Making sense of façade retention: How we rebuilt Spitalfields’ Fruit & Wool Exchange

190917_Bennetts_LFWE_026-hero_view from Christ Church. Boris doorway is below the corner windows

Source: Bennetts Associates

As a new book is published attacking the 'creeping plague of facadism’, architect Rab Bennetts responds by recounting the story behind one scheme

Spitalfields has been an architectural battleground for decades. The frontline between the gritty and diverse east end and the City of London’s ever-expanding financial district.

The tales of heroic squatters and early gentrifiers resisting the onslaught of commerce are legendary and the number of stillborn schemes is testament to their persistence. The few projects that were built, such as Foster’s scheme for Allen & Overy, only served to highlight the difference between the huge corporate monoliths and the small-scale remnants of historic London that had survived post-war neglect and the closure of Spitalfields Market in 1990.
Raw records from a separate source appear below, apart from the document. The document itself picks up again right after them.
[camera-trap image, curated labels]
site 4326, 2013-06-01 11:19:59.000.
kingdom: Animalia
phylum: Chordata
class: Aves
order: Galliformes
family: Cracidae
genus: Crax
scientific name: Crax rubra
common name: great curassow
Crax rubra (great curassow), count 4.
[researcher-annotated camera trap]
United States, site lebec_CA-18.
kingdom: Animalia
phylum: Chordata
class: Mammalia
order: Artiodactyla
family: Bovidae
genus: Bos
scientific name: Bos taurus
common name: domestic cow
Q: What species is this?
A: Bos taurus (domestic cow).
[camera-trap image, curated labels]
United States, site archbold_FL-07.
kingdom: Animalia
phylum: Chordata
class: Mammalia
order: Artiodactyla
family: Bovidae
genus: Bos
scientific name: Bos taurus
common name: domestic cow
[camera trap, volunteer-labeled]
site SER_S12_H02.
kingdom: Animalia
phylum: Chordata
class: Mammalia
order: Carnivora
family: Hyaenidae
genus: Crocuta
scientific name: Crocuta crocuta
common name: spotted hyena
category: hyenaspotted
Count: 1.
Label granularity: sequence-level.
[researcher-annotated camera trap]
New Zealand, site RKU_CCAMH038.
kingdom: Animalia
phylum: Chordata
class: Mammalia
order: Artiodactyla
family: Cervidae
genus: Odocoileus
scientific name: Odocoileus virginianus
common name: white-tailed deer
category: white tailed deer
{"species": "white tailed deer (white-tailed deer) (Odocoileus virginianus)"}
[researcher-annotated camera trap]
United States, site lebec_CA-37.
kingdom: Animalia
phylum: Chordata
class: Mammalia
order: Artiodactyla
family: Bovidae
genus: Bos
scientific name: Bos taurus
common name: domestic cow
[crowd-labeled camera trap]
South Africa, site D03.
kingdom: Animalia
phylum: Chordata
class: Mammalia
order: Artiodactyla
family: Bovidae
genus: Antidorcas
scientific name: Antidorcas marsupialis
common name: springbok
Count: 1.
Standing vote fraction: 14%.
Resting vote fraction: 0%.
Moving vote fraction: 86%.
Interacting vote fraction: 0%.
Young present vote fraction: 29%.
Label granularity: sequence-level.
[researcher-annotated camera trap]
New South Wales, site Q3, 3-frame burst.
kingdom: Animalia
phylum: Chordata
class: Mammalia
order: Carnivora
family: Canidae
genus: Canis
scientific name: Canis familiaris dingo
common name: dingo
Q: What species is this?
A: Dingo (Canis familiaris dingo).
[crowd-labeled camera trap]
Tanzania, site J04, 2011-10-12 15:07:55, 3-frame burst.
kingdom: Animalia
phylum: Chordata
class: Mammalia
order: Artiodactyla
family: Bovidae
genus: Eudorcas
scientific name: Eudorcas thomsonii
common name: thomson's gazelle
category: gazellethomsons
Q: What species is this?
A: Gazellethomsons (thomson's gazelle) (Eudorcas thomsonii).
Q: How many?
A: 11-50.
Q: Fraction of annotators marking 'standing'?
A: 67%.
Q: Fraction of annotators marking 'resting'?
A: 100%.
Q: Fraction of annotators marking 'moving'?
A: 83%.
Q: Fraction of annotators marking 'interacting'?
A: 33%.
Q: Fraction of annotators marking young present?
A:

In this context, replacement of the run-down London Fruit & Wool Exchange (LFWE) and the adjacent multi-storey car park was intended to repair and extend the local grain and texture as much as was possible with a single building. Even so, some opposition groups continued to lobby vociferously against development and, despite the eventual support of planning officers and many locals, planning consent took three and a half years of exhaustive consultations, two refusals and the intervention in 2012 of the mayor, Boris Johnson.